Transforming the GV 5 day design sprint into a product discovery ultra marathon
Presenting with beautifully unusual hand drawn slides, David Udvardy of Skyscanner took one step back from the design sprint to investigate where it had came from, before explaining the sprint, and how their team had amended this to be more allowing for extra iteration and research.
First of all, some theory. I’m not sure if the audience expected the theory that Udvardy provided, but it was an unusual take on design thinking and the path from it to Google Ventures (GV). “Does anyone actually know what Design Thinking means? Me neither.” Interestingly, he traced design thinking through the rise of the CDO to VC funding of UX related tech and finally GV as a means of getting to UX rather than through ‘the failure of design thinking’.
Stepping through GV showed one thing – it’s a pretty intense 5 days. Carrying through the spirit of collaborating and prototyping, it includes a number of activities designed to ascertain a product’s business savvy and ways to iterate, ranging from the Crazy 8 technique (not quite as crazy as it sounds – draw 8 ideas … then do another set of 8 new ideas or iterating on the current 8, and so on) and voting techniques as discussed the following day by Deci.

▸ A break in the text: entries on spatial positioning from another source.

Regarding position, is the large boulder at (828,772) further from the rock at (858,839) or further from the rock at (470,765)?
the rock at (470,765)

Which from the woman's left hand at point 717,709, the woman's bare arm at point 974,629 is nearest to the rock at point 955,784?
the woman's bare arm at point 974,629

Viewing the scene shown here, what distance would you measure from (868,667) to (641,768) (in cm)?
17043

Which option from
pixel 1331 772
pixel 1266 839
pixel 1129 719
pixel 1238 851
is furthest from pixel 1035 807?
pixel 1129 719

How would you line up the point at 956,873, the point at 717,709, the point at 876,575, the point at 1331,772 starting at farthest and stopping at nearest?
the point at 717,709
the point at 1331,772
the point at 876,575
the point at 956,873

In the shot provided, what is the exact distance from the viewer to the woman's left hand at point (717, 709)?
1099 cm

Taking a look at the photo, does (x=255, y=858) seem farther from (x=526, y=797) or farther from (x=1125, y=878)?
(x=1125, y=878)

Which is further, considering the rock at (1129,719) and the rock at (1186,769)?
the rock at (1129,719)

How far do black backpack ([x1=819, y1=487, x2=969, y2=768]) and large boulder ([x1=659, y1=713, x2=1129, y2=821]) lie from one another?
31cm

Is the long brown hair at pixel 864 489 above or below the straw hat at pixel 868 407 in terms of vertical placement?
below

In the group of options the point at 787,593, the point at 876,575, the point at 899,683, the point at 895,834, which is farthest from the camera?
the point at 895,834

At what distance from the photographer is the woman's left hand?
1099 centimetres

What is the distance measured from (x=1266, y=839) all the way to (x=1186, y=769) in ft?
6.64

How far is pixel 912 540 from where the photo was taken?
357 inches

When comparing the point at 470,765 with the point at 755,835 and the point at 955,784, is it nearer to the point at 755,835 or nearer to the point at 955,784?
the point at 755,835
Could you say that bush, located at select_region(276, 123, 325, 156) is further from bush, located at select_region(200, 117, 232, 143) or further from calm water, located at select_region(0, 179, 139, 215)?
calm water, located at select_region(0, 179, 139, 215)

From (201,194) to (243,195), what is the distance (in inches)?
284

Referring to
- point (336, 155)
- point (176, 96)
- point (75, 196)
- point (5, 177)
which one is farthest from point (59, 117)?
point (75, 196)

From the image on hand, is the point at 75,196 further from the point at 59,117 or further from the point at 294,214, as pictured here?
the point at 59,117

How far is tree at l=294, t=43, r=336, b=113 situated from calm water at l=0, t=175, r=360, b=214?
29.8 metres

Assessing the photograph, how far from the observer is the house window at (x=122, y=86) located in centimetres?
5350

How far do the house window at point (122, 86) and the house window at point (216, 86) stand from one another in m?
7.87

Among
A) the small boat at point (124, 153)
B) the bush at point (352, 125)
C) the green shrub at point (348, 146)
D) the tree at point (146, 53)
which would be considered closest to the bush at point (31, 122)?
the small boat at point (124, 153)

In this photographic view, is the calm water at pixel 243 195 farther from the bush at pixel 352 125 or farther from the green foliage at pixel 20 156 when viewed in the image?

The Skyscanner team did it as an exercise to try and get new ideas in – and while it was interesting, in the end they decided to both allow it to run for longer, and add in extra elements. They in particular found that there was too much pressure to prototype at speed, rather than for a decent testable product, and so decided to allow substantially more time for this. They also built in time for actual user research rather than just stabs at what might one day be user research.